Archiwum Polityki

Dynamika małej grupy

Obywatelskie Stowarzyszenia Uwłaszczeniowe to niezwykle frapująca organizacja. Jej twórca poseł Adam Biela zapewnia, że to po prostu spontaniczny ruch społeczny zwolenników powszechnego uwłaszczenia. Szeregowi członkowie są przekonani, że zaangażowani są w misję ochrony majątku narodowego przed grabieżą. Jednak w relacji wielu osób stowarzyszenia są przede wszystkim prywatnym zapleczem polityczno-gospodarczym Bieli.

Prof. Adam Biela, pracownik naukowy KUL, poseł AWS, jest niewątpliwie ojcem ruchu uwłaszczeniowego. Opierając się na wywodzącym się jeszcze z 1988 r. pomyśle przekazania Polakom w darowiźnie mienia państwowego, 6 lat temu psycholog przemysłowy Biela opracował „Główne tezy i zarys koncepcji projektu ustawy o uwłaszczeniu obywateli majątkiem narodowym”. Dokument ten stał się później jednym z filarów kampanii wyborczej jego formacji politycznej, dał początek stowarzyszeniom uwłaszczeniowym oraz znacząco przyczynił się do jego własnej kariery politycznej.

Aby jednak do tego doszło, w 1994 r. na kierowanym wówczas przez Bielę Wydziale Nauk Społecznych KUL musiał powstać niebanalny kierunek studiów, nazwany menedżersko-związkowym.
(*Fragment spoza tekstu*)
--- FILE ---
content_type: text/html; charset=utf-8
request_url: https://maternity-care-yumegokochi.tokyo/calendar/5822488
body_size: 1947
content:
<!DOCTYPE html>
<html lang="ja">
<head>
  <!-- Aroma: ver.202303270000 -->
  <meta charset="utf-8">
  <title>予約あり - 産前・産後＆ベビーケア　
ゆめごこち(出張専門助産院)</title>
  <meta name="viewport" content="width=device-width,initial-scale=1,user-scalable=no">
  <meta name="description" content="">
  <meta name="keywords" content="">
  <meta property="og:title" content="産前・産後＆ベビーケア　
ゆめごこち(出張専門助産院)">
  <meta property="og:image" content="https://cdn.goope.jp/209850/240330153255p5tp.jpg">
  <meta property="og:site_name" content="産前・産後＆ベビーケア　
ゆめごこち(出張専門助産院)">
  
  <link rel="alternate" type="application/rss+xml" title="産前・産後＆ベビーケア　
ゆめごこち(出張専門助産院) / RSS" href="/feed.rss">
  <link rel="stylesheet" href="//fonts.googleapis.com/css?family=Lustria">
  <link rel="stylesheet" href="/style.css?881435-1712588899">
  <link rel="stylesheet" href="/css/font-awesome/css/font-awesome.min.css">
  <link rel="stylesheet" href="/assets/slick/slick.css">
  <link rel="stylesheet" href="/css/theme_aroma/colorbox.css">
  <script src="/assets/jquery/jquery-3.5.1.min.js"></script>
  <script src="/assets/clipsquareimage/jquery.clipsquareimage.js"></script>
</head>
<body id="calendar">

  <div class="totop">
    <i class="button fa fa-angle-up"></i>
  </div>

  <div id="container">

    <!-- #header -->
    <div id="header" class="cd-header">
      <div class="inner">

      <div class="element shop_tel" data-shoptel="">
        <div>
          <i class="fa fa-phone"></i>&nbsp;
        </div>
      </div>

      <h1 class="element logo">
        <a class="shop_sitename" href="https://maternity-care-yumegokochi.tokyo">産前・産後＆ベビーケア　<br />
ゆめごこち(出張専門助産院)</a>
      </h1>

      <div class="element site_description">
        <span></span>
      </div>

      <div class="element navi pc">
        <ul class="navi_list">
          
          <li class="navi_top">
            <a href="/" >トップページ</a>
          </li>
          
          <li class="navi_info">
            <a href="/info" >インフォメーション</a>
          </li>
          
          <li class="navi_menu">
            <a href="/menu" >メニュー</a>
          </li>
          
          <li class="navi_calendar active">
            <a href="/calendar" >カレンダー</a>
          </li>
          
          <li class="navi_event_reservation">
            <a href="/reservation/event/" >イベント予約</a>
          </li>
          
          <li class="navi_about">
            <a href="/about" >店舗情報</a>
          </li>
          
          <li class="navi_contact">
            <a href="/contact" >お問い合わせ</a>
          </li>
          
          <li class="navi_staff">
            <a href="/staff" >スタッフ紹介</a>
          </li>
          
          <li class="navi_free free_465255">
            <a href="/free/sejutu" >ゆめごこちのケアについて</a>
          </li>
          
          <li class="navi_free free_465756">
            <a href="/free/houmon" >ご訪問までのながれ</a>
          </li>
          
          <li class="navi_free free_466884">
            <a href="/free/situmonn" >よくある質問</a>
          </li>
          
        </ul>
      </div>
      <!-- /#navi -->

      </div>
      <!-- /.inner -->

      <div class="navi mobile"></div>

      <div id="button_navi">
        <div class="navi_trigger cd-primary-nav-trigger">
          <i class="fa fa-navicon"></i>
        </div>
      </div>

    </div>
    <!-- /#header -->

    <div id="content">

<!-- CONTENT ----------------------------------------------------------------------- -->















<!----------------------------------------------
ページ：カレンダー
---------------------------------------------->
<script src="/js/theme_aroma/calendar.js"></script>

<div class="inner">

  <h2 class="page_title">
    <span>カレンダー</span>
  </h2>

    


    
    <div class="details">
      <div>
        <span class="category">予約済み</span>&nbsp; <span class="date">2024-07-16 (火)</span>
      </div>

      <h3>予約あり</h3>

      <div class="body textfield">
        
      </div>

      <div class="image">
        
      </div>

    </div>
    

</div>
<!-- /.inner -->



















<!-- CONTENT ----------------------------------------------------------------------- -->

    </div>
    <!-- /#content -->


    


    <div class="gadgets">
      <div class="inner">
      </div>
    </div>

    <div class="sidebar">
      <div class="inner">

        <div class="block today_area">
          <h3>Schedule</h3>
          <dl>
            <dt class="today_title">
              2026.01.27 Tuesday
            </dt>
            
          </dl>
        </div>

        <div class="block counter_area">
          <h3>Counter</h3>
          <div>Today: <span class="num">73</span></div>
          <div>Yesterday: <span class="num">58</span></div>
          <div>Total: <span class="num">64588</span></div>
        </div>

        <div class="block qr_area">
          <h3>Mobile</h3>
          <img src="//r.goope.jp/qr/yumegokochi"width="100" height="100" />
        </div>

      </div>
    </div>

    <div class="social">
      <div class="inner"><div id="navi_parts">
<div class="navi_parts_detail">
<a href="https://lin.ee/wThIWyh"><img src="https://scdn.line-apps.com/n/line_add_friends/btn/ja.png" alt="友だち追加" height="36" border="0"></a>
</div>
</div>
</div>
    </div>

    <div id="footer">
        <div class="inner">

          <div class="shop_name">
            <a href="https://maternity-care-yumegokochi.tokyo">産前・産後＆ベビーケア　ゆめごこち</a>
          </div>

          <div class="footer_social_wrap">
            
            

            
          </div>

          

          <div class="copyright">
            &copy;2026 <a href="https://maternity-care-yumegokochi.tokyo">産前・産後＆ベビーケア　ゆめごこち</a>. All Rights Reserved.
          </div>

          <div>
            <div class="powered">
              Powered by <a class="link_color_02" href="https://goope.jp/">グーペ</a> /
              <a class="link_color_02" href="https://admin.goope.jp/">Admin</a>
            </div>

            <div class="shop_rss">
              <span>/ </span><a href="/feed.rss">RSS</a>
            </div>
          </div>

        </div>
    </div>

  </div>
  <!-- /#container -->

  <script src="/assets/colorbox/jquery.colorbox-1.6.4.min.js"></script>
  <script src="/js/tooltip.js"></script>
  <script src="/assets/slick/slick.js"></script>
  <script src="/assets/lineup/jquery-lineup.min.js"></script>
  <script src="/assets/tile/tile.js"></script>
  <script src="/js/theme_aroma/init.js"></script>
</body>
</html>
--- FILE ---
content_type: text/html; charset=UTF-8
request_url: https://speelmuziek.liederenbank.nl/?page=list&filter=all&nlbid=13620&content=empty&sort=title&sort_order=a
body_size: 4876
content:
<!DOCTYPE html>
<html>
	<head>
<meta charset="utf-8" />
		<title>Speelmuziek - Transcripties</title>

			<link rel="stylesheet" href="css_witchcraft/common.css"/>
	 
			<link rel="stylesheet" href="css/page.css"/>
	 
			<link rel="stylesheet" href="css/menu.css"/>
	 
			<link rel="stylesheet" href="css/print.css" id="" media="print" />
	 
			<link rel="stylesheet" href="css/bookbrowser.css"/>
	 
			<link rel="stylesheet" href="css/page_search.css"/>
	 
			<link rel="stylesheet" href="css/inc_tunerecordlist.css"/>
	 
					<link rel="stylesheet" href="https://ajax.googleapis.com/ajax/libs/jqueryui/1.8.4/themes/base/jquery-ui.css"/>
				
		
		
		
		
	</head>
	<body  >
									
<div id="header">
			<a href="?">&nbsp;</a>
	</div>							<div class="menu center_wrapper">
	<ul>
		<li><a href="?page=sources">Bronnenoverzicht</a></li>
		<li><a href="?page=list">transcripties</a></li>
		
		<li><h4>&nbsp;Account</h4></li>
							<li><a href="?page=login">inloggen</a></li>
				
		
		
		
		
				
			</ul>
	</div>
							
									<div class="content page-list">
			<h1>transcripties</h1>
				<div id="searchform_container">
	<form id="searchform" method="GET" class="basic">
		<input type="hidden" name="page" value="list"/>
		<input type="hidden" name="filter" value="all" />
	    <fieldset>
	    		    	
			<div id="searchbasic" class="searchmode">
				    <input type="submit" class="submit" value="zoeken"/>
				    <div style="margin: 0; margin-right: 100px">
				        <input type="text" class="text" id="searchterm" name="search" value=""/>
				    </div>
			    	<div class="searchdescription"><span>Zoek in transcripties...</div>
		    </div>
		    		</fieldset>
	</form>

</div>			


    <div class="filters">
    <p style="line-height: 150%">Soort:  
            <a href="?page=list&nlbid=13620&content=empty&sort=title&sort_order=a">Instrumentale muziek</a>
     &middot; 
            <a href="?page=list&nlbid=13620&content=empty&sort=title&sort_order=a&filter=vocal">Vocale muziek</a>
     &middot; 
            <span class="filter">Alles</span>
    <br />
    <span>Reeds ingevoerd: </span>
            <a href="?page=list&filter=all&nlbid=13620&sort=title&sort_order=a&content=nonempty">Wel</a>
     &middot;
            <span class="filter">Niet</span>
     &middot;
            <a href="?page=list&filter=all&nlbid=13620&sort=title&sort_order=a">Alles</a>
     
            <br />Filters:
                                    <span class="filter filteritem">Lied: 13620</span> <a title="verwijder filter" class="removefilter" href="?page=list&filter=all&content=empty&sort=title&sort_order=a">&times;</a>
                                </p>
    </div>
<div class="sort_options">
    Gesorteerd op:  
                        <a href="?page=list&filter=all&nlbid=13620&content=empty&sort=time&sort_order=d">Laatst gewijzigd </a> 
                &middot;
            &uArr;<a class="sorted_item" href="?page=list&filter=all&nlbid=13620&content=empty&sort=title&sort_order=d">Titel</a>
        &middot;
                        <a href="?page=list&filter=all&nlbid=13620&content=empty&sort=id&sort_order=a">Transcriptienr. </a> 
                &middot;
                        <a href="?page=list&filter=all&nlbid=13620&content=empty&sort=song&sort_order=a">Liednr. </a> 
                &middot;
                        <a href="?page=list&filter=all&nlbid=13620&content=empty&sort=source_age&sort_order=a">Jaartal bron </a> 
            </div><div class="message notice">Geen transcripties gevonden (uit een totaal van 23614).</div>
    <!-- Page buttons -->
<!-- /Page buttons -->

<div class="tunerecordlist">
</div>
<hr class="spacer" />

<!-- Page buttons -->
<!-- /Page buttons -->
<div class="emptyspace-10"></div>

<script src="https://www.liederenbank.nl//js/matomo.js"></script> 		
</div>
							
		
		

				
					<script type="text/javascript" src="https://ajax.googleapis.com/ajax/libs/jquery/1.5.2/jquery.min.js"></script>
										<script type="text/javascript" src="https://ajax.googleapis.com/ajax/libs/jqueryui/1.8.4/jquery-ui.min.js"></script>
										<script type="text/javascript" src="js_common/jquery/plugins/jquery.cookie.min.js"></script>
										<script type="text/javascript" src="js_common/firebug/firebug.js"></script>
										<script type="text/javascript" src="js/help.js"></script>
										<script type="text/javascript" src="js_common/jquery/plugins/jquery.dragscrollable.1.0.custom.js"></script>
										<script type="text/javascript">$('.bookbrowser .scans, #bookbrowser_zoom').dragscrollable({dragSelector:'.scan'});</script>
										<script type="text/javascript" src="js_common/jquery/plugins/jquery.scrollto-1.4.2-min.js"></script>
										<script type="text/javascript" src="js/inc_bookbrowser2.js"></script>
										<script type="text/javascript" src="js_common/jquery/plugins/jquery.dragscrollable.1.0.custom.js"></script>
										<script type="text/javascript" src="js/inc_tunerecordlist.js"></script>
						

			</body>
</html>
Do dziś zwykłemu śmiertelnikowi niełatwo dostać się do tej swoistej kuźni kadr. Preferowani są kandydaci należący do Solidarności, dopiero w dalszej kolejności rozpatrywane są podania abiturientów szkół średnich. Krzysztof Pużyk, związkowiec i specjalista do spraw BHP w jednym z białostockich przedsiębiorstw, pamięta, jak w 1995 r. przyjechał do Lublina Marian Krzaklewski i ustalił z władzami KUL otwarcie tego kierunku. – Cały czas było nam mówione: studiujcie, studiujcie, będziecie awansować. Fakt, niektórzy moi koledzy zaszli bardzo wysoko – w telewizji ich oglądam. Było też wielu takich, co na nich już od początku czekały posady dyrektorskie w dużych spółkach.

Dla związkowców sam fakt otrzymania indeksu na lubelskim uniwersytecie wiązał się z dużym prestiżem. Nowoczesny program zajęć dawał niepowtarzalną możliwość zgłębienia obszarów wiedzy, które dla zwykłego działacza pozostają niedostępne: zarządzanie zasobami ludzkimi, gry kierownicze, psychologia społeczna, public relations czy warsztaty radiowe i telewizyjne.